Use of Radiographs to Measure Outcome in Rheumatoid Arthritis
MICHAEL
H. WEISMAN,
San Diego,
California
Currently, radiographic analysis of the hands and wrists provides the most practical, useful, and objective biologic endpoint for measurement of outcome in rheumatoid arthritis. Semiquantitative scoring methods for cartilage loss and osseous erosions developed by Sharp (Arthritis Rheum 1971; 14: 706-720) and Larsen (Stand J Flheum 1973; 2: 136-138) have established standards for sensitivity and interobserver reliability. Sharp (Arthritis Rheum 1985; 28: 1624) has shown that in order to reliably measure change in erosion score, a certain degree of worsening (i.e., progression) must take place. At least one year is necessary, preferably two.
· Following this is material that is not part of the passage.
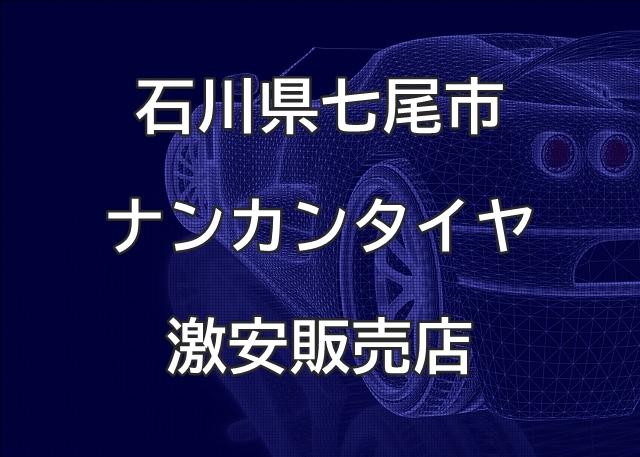 石川県七尾市のナンカンタイヤ取扱販売店で圧倒的に安く交換する方法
Others have shown that rheumatoid arthritis erosions take place and progress early (Years 1 to 3) in most patients, and once destruction is established it may not be possible to adequately assess further change radiographically. Therefore, in order to perform a clinical trial of “disease modifying” agents with radiographic analysis as endpoint, the selections of a proper study population and time interval are most critical. Although it may be difficult to perform, an ideal clinical study for a therapeutic intervention would use patients with rheumatoid arthritis of less than five years’ disease duration and perform radiographic analysis at a 24-month minimum interval. The selection of a proper control group may be a near impossibility under these circumstances.
M.D.
From the Division of Rheumatology, Department of Medicine, University of California San Diego School of Medicine, San Diego, California. Requests for reprints should be addressed to Dr. Michael H. Weisman, UCSD Medical Center H-81 1 -G, 225 Dickinson Street, San Diego, California 92103.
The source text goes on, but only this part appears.